Wisdom of the Silicon Crowd: LLM Ensemble Prediction Capabilities Rival Human Crowd Accuracy

Human forecasting accuracy in practice relies on the 'wisdom of the crowd' effect, in which predictions about future events are significantly improved by aggregating across a crowd of individual forecasters. Past work on the forecasting ability of large language models (LLMs) suggests that frontier LLMs, as individual forecasters, underperform compared to the gold standard of a human crowd forecasting tournament aggregate. In Study 1, we expand this research by using an LLM ensemble approach consisting of a crowd of twelve LLMs. We compare the aggregated LLM predictions on 31 binary questions to that of a crowd of 925 human forecasters from a three-month forecasting tournament. Our preregistered main analysis shows that the LLM crowd outperforms a simple no-information benchmark and is not statistically different from the human crowd. In exploratory analyses, we find that these two approaches are equivalent with respect to medium-effect-size equivalence bounds. We also observe an acquiescence effect, with mean model predictions being significantly above 50%, despite an almost even split of positive and negative resolutions. Moreover, in Study 2, we test whether LLM predictions (of GPT-4 and Claude 2) can be improved by drawing on human cognitive output. We find that both models' forecasting accuracy benefits from exposure to the median human prediction as information, improving accuracy by between 17% and 28%: though this leads to less accurate predictions than simply averaging human and machine forecasts. Our results suggest that LLMs can achieve forecasting accuracy rivaling that of human crowd forecasting tournaments: via the simple, practically applicable method of forecast aggregation. This replicates the 'wisdom of the crowd' effect for LLMs, and opens up their use for a variety of applications throughout society.

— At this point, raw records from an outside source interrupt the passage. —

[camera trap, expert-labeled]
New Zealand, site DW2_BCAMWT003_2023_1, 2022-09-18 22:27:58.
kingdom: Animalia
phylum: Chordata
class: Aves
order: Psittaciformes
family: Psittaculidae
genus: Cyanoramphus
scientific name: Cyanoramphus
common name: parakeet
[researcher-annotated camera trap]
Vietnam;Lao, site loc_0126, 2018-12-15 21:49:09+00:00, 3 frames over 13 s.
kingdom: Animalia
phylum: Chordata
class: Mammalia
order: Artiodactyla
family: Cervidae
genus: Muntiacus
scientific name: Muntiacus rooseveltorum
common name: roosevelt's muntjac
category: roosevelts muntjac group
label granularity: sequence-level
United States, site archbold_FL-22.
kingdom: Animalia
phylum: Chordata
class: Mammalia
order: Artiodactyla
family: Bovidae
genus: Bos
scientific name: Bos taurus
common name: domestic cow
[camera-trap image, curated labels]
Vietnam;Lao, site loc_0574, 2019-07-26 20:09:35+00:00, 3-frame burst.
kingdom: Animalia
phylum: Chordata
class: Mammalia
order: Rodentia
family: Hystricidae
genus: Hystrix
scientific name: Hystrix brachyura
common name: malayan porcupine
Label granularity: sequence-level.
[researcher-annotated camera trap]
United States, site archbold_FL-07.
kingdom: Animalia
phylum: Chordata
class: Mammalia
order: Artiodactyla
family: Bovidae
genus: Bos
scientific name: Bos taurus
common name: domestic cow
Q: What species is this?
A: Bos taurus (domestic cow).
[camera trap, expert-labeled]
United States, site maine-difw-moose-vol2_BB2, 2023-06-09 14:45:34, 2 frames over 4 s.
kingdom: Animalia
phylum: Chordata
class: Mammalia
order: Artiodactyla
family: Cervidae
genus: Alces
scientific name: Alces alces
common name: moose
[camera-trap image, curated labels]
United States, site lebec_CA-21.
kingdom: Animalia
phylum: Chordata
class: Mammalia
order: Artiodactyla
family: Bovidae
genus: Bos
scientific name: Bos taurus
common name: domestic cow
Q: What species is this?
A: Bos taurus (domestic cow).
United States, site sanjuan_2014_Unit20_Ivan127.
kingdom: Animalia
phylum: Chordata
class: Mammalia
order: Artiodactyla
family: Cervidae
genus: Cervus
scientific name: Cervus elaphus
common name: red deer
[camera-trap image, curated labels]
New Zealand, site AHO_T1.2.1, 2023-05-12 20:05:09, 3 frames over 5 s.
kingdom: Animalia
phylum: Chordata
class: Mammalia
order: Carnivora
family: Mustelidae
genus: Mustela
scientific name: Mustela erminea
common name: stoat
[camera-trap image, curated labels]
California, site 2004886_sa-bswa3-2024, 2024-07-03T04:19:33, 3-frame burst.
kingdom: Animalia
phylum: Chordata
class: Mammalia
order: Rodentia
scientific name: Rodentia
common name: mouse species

翻译：人类预测的准确性在实践中依赖于"群体智慧"效应，即通过对个体预测者群体的预测进行聚合，能够显著提升对未来事件的预测效果。以往关于大语言模型（LLMs）预测能力的研究表明，作为独立预测者的前沿LLMs，其表现逊于人类群体预测锦标赛的黄金标准聚合结果。在研究1中，我们通过采用由12个LLMs构成的群体集成方法扩展了这项研究。我们将31个二分类问题上的LLM聚合预测结果与一项为期三个月的人类预测锦标赛中925名预测者的群体结果进行比较。我们预先注册的主分析表明，LLM群体的表现优于简单的无信息基准，且与人类群体相比无统计学显著差异。在探索性分析中，我们发现这两种方法在中等效应量等效界值范围内具有等效性。同时观察到一种默许效应，即尽管正面与负面结果几乎各占一半，但模型平均预测结果显著高于50%。此外，在研究2中，我们测试了LLM（GPT-4与Claude 2）的预测能否通过借鉴人类认知输出得到改进。我们发现，将人类预测中位数信息作为输入，可使两个模型的预测准确性提升17%至28%：尽管这导致预测精度低于简单平均人类与机器预测的结果。我们的研究表明，通过简单且具实际应用价值的预测聚合方法，LLMs能够达到媲美人类群体预测锦标赛的预测精度。这复现了LLMs的"群体智慧"效应，并为其在社会各领域的广泛应用开辟了可能性。